Sources of Contamination
As previously mentioned, cleanrooms are designed to control the particulate content of the environment. Depending on the classification of the room, there is an acceptable level of particles per cubic foot or metre of air. For pharmaceutical applications, the main concern is microbial containment. As microbial contamination cannot be measured directly in real-time, it is assumed that "all airborne particles" includes all possible risks of microbial contamination.

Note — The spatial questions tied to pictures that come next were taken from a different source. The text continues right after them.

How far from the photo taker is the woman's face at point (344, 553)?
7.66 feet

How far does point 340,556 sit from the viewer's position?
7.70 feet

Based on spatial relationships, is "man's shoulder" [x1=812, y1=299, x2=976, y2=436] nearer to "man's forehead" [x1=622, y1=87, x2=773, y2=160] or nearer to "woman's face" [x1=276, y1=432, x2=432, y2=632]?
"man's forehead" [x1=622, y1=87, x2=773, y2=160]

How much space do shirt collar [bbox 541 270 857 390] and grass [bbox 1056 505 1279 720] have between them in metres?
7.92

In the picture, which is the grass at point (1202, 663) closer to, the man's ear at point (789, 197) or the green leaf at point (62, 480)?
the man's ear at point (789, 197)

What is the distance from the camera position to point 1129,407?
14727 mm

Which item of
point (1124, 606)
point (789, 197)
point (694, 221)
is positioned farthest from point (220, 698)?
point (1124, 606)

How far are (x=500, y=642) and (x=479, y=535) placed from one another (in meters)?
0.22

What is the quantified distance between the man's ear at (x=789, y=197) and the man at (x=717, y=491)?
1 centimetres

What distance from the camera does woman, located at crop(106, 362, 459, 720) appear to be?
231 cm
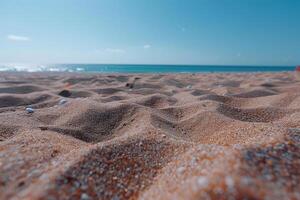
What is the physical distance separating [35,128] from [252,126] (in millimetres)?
2065

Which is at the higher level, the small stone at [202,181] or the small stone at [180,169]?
the small stone at [202,181]

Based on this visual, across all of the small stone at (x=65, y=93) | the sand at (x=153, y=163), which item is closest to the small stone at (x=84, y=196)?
the sand at (x=153, y=163)

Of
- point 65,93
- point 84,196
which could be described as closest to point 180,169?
point 84,196

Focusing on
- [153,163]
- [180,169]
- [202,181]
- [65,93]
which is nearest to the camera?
[202,181]

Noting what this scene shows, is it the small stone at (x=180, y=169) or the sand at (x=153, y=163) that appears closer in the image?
the sand at (x=153, y=163)

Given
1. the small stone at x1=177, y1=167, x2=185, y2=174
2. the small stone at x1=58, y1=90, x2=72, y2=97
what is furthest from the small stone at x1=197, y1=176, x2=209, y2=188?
the small stone at x1=58, y1=90, x2=72, y2=97

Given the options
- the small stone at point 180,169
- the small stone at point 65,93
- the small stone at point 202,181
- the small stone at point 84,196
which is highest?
the small stone at point 202,181

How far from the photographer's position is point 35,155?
132 centimetres

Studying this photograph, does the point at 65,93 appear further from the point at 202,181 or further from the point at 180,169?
the point at 202,181

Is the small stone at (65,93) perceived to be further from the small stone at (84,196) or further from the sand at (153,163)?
the small stone at (84,196)

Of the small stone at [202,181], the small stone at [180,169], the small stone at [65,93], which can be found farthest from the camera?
the small stone at [65,93]

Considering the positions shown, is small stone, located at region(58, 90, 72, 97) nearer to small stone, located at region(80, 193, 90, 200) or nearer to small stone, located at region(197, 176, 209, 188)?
small stone, located at region(80, 193, 90, 200)

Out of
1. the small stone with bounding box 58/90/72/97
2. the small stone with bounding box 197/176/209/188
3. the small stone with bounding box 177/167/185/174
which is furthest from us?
the small stone with bounding box 58/90/72/97

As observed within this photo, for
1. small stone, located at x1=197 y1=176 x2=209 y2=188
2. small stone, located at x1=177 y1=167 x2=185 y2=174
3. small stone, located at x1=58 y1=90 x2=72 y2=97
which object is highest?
small stone, located at x1=197 y1=176 x2=209 y2=188
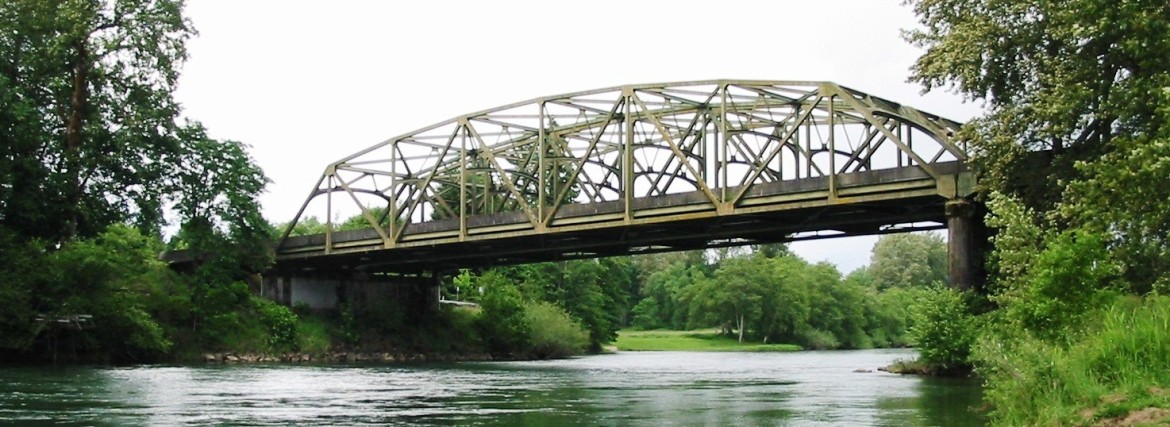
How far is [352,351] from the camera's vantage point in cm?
7400

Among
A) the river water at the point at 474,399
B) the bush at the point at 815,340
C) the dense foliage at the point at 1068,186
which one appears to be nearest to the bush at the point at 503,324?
the river water at the point at 474,399

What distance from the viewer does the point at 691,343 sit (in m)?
112

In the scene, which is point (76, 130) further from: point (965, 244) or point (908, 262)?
point (908, 262)

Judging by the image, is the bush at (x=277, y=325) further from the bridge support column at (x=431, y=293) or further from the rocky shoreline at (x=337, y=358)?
the bridge support column at (x=431, y=293)

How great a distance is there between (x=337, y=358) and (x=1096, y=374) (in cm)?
6022

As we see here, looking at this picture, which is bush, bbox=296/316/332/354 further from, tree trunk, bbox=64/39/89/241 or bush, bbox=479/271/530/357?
tree trunk, bbox=64/39/89/241

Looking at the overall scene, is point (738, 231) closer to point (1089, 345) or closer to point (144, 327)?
point (144, 327)

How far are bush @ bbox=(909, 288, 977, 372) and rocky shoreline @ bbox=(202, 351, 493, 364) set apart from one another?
36621 millimetres

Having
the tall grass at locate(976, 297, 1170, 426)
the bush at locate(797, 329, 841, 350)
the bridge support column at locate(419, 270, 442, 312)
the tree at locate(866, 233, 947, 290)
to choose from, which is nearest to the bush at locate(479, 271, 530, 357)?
the bridge support column at locate(419, 270, 442, 312)

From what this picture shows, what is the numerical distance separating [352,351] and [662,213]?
92.9 feet

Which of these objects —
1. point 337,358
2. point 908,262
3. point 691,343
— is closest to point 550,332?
point 337,358

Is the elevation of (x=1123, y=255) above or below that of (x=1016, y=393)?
above

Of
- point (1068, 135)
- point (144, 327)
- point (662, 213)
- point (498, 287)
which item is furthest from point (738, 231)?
point (498, 287)

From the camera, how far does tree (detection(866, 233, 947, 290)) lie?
16175 centimetres
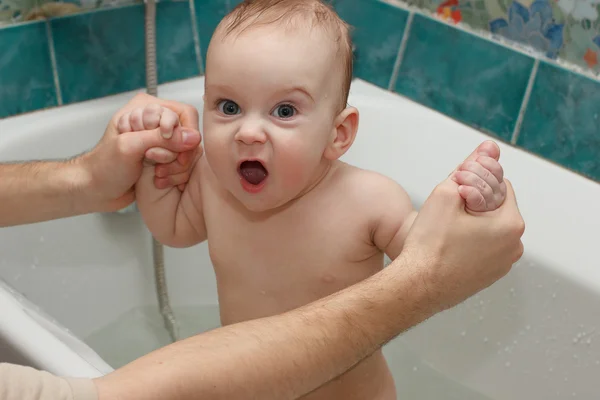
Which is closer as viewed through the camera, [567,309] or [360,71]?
[567,309]

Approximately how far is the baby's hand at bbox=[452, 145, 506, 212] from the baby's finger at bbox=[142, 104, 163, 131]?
35 cm

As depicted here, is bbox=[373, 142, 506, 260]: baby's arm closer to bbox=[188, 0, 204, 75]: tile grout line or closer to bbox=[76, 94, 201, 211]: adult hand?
bbox=[76, 94, 201, 211]: adult hand

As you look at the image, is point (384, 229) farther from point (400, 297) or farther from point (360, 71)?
point (360, 71)

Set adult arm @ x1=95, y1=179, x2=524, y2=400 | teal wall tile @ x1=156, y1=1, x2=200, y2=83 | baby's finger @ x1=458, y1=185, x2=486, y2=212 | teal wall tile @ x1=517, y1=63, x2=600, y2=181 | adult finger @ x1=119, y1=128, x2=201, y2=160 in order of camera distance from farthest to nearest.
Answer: teal wall tile @ x1=156, y1=1, x2=200, y2=83
teal wall tile @ x1=517, y1=63, x2=600, y2=181
adult finger @ x1=119, y1=128, x2=201, y2=160
baby's finger @ x1=458, y1=185, x2=486, y2=212
adult arm @ x1=95, y1=179, x2=524, y2=400

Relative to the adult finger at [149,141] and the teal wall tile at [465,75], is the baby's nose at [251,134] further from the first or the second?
the teal wall tile at [465,75]

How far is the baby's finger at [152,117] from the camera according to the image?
867mm

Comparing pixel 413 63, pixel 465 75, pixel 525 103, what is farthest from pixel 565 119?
pixel 413 63

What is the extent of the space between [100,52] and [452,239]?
2.69ft

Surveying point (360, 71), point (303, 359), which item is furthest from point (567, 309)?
point (360, 71)

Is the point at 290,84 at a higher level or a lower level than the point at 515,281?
higher

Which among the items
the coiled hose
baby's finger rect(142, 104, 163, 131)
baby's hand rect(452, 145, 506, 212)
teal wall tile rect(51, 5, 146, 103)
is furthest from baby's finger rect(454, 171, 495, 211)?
teal wall tile rect(51, 5, 146, 103)

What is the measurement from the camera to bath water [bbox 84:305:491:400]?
49.1 inches

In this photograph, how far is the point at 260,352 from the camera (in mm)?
671

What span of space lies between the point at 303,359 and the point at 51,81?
2.70 ft
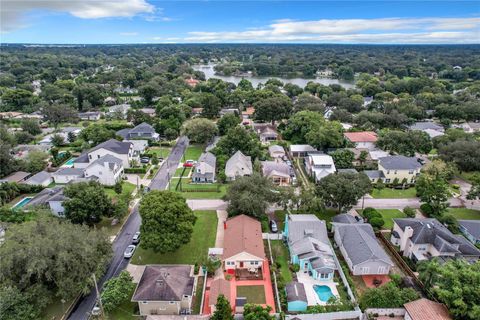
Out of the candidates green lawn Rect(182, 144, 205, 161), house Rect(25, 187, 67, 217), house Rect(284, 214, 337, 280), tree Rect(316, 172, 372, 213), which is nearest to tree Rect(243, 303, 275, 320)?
house Rect(284, 214, 337, 280)

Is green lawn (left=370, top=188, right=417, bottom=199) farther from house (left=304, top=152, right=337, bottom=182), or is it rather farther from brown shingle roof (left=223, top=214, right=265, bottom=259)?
brown shingle roof (left=223, top=214, right=265, bottom=259)

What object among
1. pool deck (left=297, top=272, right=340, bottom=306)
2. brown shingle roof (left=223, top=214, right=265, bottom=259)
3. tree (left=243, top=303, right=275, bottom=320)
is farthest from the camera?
brown shingle roof (left=223, top=214, right=265, bottom=259)

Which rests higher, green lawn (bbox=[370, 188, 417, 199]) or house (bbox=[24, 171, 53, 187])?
house (bbox=[24, 171, 53, 187])

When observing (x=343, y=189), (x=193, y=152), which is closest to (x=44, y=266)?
(x=343, y=189)

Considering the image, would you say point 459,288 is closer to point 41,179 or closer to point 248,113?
point 41,179

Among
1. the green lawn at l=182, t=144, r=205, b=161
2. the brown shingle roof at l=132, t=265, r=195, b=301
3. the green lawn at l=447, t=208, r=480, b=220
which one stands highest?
the brown shingle roof at l=132, t=265, r=195, b=301

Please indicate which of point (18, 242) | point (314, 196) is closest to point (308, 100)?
point (314, 196)
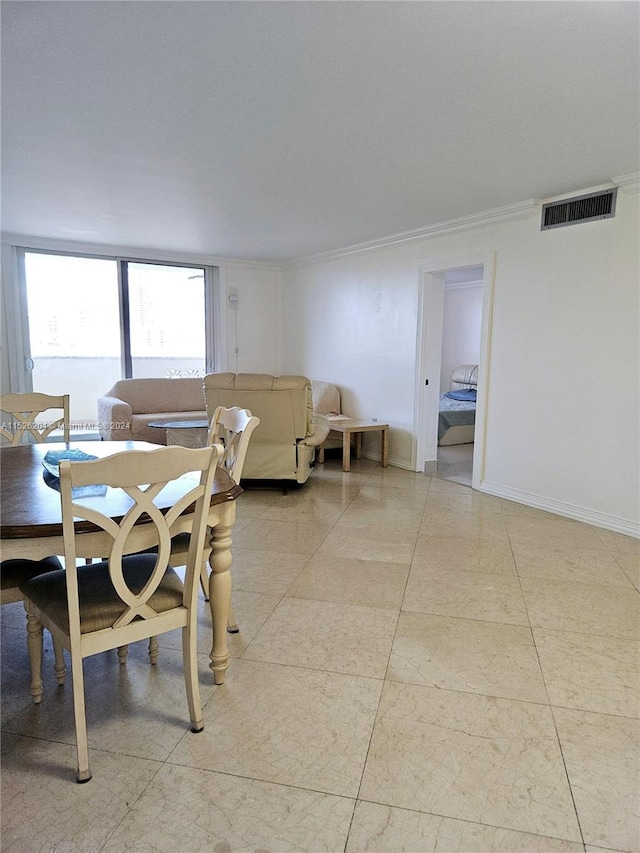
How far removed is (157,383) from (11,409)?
3.43 meters

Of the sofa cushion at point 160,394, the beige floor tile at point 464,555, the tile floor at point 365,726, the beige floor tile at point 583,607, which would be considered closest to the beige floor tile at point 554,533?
the beige floor tile at point 464,555

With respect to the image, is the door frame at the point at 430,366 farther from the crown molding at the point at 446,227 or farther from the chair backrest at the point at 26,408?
the chair backrest at the point at 26,408

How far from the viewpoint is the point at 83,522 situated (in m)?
1.46

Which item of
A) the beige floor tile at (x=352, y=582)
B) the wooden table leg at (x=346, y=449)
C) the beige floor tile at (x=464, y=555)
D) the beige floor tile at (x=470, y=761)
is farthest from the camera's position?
the wooden table leg at (x=346, y=449)

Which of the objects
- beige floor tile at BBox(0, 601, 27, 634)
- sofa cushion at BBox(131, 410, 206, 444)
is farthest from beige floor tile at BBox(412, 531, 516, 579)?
sofa cushion at BBox(131, 410, 206, 444)

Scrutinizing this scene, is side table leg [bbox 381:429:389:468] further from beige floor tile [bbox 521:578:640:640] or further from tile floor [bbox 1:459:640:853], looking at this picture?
beige floor tile [bbox 521:578:640:640]

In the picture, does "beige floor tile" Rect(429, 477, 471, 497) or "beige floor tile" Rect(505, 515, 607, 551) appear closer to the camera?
"beige floor tile" Rect(505, 515, 607, 551)

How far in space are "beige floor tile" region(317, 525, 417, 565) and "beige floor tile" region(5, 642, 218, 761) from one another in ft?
4.27

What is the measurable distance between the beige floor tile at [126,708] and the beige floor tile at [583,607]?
5.27 feet

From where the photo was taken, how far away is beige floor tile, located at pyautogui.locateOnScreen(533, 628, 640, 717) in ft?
6.08

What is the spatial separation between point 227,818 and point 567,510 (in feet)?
11.1

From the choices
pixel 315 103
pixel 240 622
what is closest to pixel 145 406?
pixel 240 622

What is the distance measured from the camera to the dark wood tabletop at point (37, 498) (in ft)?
4.77

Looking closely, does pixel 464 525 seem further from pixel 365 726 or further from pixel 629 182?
pixel 629 182
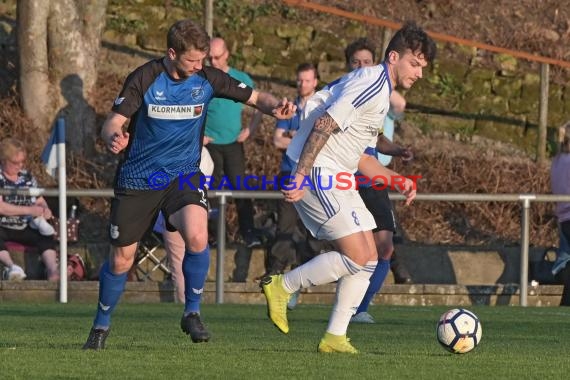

Maintaining the Cleanroom Environment
While there are many national and international standards, classifications and requirements for cleanrooms, the three main aspects of a cleanroom are the control/quality of the air in the room, the internal surfaces and equipment in the room and the way the room is operated.
Firstly, a cleanroom requires a continuous supply of filtered air at a specific temperature and/or humidity level. Depending on your cleanroom classification, you may require more air as the classification requirements become more stringent." The ratio of 'fresh' air to recirculated air depends on the nature of the operation. If the operation produces high concentrations of vapours, gases or moisture, the room is to be supplied with 100% fresh air. To reduce the energy costs associated with air filtration and conditioning fresh air, you can recirculate the internal air by removing the particulate matter produced.
A well-designed system can provide both 'fresh' and recirculated clean air to a clean room. In a tightly controlled system, the amount of air supplied to the room flushes out an equal amount of air. To maintain a high pressure, the volume of air supplied to the room is greater than the volume of air discharged. Overall, a good system moves air throughout the room so that contaminants such as airborne particles and fumes are flushed out of the controlled environment.
Secondly, the internal surfaces of clean rooms and equipment should be smooth and impervious to water. They must be accessible and easy to clean, without any ledges or recesses that would create an environment prone to particulate build-up and microbial growth. In addition to being smooth and impermeable, they must also be constructed of a rigid material that will not crack or break. This prevents and limits the creation of additions.
Finally, the operation and maintenance of cleanrooms is the most effective way to control air quality. Personnel are considered to be the highest source of particulate matter and microbial containment. To maintain low particulate matter, only a limited number of trained personnel should be allowed in the room at specific times. In addition, appropriate cleanroom clothing and gowning procedures should be implemented. Production operations also generate particulate matter and preventing contaminants from being generated and escaping into the environment helps to maintain a controlled environment. Finally, regular cleaning and maintenance of facilities, equipment and ventilation systems will prevent the growth of particulate matter and microorganisms.